Complete the following
1. Decide whether each statement agrees with the lecture excerpt on forecasting. Answer yes or no for each, and quote the deciding words from the lecture excerpt. (a) Data that gives demand with respect to time falls under time series forecasting. (b) In causal models, the causal variable is the dependent variable. (c) The answers based on averages assume that there is a trend.
2. Write out the part of the lecture excerpt on forecasting that runs from "And the only" to "time is provided.".

Text segment
= = = =
And the only thing that we have right now here is that, how the demand behaves with
respect to time. So, the behaviour of demand with respect to time has been captured in
this data, and all data where the demand is given with respect to time, come under the
category of time series models or time series forecasting. So, this is an example of time
series data, where the behaviour of the demand with respect to time is provided.
Now, when we start looking at this F is equal to 30, now here the person, who said F is
equal to 30, assumes that there is a relationship, there is some other factor which is influencing the forecast. And that factor could be the buying power of the people and so on, models were other factors influence the forecast are called causal models, where there is a
cause and effect relationship between the forecasted variable, which is the independent, which is the dependent variable, and the causal variable which becomes the independent variable. So, even though this is a reasonable value the thinking process behind this value comes from the assumption, that there are other factors. And that leads to other type of forecasting models. Right now in this lecture, we are restricting ourselves to time series forecasting. And much later we will see a couple of models for causal forecasting, so that is how one
can explain this other factors, now there are two other answers which need an explanation. Now, both of them are centred around the belief that this data is not stable and in fact this
data shows a certain increase or decrease, which essentially means that in both these
instances the person believes that there is a trend. And here also there is a trend, the
rest of them based on averages do not believe that there is a trend. So, once again time
series models have different classifications, now the first ones are called only level models or constant models, which for example, was the assumption when somebody made this forecast, and somebody made this forecast, and somebody made this forecast this forecast.
= = = =
Excerpts from a spatial dataset
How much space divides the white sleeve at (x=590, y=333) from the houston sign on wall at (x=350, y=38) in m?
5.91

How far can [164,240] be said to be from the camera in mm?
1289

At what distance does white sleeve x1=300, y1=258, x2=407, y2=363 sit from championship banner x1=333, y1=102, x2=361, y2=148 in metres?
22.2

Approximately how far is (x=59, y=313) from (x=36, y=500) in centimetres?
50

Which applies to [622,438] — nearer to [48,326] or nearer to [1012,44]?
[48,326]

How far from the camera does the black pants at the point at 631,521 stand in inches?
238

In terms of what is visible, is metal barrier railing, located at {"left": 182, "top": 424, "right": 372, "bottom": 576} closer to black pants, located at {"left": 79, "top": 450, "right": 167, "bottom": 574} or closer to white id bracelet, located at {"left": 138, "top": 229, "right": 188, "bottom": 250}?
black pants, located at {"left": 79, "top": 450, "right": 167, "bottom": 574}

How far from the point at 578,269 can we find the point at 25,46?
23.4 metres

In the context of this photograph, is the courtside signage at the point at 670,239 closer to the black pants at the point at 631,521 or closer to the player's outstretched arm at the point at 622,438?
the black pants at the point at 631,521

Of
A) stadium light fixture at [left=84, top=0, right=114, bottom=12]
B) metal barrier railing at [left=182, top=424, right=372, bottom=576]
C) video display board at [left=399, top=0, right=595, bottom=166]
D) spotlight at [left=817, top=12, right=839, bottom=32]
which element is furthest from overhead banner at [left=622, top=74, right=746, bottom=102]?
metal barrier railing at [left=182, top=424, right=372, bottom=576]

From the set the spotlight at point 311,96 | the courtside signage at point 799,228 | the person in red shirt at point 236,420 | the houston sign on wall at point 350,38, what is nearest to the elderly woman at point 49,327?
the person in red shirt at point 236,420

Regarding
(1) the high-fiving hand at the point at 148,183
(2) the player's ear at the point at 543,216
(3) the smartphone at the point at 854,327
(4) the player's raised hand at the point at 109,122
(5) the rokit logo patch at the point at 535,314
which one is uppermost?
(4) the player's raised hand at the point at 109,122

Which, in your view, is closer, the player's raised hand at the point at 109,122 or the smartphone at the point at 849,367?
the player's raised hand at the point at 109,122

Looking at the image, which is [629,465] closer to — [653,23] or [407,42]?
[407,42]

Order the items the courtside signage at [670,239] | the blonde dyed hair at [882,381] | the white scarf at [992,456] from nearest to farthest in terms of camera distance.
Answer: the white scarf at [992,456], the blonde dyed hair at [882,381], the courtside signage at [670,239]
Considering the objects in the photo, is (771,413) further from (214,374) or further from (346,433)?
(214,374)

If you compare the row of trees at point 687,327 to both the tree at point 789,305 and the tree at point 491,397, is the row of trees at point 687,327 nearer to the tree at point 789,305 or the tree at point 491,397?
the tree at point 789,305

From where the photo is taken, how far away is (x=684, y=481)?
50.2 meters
= = = =
Answers given
1.
(a) Yes: "all data where the demand is given with respect to time, come under the category of time series models or time series forecasting"
(b) No: "the causal variable which becomes the independent variable"
(c) No: "the rest of them based on averages do not believe that there is a trend"

2.
And the only thing that we have right now here is that, how the demand behaves with
respect to time. So, the behaviour of demand with respect to time has been captured in
this data, and all data where the demand is given with respect to time, come under the
category of time series models or time series forecasting. So, this is an example of time
series data, where the behaviour of the demand with respect to time is provided.